There is also material from Julie Finch (formerly Julie Judd) that details the neighborhood's fight with the city over the Lower Manhattan Expressway or LOMEX. A Robert Moses project that would have connected I-78 in NJ to Brooklyn, it was highly controversial from the beginning. In opposition, Finch founded Artists Against the Expressway, where she was joined by future art world luminaries such as Louise Nevelson, Barnett Newman and Frank Stella, among others.

==SoHo Memory Project Archive==
The SoHo Memory Project Archive includes papers from the SoHo Alliance and its predecessor, the SoHo Artists Association; SoHo Playgroup; P.S.3; the Loft Board; and other neighborhood advocacy groups; as well as former and current SoHo residents.

The SoHo Memory Project's website presents firsthand accounts of what it was like to live and work in artists' SoHo.
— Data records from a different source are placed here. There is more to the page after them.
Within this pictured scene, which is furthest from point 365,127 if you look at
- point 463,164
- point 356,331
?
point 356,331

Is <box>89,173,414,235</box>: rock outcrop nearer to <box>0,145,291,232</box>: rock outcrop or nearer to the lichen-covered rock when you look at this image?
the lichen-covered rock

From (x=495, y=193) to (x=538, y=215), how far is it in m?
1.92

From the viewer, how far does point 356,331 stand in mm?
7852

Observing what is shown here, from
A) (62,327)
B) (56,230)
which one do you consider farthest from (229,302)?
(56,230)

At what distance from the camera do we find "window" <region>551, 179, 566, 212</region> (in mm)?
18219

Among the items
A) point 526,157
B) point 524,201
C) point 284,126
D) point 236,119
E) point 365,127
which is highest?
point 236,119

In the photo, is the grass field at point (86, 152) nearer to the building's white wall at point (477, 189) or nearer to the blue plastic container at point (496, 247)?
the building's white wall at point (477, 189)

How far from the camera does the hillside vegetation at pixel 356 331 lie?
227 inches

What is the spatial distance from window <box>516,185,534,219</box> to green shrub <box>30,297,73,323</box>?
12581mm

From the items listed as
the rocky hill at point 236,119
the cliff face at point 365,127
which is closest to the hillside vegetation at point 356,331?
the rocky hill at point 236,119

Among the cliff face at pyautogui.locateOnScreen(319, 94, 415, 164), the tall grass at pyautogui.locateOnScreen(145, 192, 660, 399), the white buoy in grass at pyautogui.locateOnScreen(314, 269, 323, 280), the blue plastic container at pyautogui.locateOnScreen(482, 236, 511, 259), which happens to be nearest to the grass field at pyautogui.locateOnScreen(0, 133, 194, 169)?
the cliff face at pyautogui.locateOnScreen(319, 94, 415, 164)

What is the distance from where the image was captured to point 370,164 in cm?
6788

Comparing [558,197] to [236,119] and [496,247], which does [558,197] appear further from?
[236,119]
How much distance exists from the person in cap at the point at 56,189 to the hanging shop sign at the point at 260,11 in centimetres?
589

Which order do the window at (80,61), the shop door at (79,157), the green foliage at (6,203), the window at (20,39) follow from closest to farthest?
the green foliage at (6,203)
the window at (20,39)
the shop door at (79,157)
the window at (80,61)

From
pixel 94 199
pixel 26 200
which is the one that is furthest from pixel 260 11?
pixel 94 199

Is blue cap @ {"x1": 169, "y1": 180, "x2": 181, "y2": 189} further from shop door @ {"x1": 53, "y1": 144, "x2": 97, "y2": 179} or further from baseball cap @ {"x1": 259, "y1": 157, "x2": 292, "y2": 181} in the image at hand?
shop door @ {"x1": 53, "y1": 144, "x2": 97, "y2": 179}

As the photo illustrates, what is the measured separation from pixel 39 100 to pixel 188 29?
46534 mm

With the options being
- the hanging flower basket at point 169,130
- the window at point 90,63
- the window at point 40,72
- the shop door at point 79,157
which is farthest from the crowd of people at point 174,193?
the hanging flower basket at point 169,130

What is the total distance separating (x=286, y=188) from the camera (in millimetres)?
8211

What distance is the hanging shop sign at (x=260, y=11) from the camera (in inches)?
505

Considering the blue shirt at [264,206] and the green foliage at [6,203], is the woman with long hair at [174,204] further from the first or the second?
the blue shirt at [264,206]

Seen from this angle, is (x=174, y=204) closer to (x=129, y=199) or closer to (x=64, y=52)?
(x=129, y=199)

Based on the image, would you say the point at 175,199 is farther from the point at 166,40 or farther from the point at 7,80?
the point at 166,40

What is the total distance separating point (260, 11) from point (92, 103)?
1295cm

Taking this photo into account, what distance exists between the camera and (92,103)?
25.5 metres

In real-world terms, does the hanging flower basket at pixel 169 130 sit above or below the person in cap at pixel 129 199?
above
It has previously partnered with StoryCorps and the New York Public Library to interview longtime residents and collect oral histories.

On the website, articles and interviews are features alongside photographs, planning documents, and ephemera. Topics are cross-referenced with locations, a unique model for navigating an archive.

In 2021, it was announced that the physical archive will be acquired by the New-York Historical Society, where it will be preserved and made available to researchers.

==Mobile museum==
In 2016 Ohta teamed up with Street Lab, a nonprofit that builds portable libraries and museums. Funded by a Kickstarter campaign, the mobile historical society or pop-up museum comprised a folding wooden cabinet on wheels. It had five areas of focus, Live, Work, Play, Eat, and Smell. Notable objects included a diorama of a converted loft and a menu from the artist-run FOOD restaurant (a short-lived but visionary space, part innovative restaurant, part experiment in relational aesthetics), and a guide to the local brothels from SoHo's period as a red-light district.

There were interactive elements including stereoscopes showing the progression of SoHo from 1700 to the present, and a tape recorder playing a 1979 WNYC radio show "Artists in the City," about the legal battle of loft tenants. There was also a smell station: jars which recreated the aromas of a leather tannery, a commercial bakery on Prince St., and a pepper factory at Broome Street and W Broadway.

The pop-up traveled between neighborhood art institutions, including the Judd Foundation and the Drawing Center, and it was displayed at block parties and workshops. Portions of it are now on loan and on display at the NYPL Mulberry Street Branch.

==Collaborations==

In 2021 the SoHo Memory Project partnered with Gesso to create a GPS-based walking tour. Growing out of an in-person tour Ohta occasionally led, the walk includes iconic spaces such as the Judd Foundation, Housing Works Bookstore and Vesuvio Bakery. In the recorded audio, historical information is layered with personal recollections of growing up in SoHo.

For Uniqlo's celebration of 15 years in America, the SoHo Memory Project curated an exhibition in their flagship Broadway location. In 2018 the SoHo Memory Project consulted on Gucci's Wooster St. space, a bookstore and screening room that celebrates the creative legacy of the neighborhood. Ohta curated a series of short films highlighting the cultural significance of SoHo in the 1970s and 80s.

==Yukie Ohta==
Yukie Ohta is the founder and driving force behind the SoHo Memory Project. An archivist and writer, she is a SoHo native and current resident. Her parents were Japanese immigrants who moved to America for its artistic as well as economic possibilities. Her family lived first on Crosby Street, then moved to a loft on Mercer when Ohta was 5. The building was converted into a loft condominium, where she now lives with her partner, visual artist Arnaud Gibersztajn, and daughter.

She has received recognition for her work on the SoHo Memory Project with the New York Preservation Archive Project's 2021 Preservation Award and a nomination for a 2023 GANYC Apple Award in the category of "Outstanding Achievement in Support of NYC (Preservation).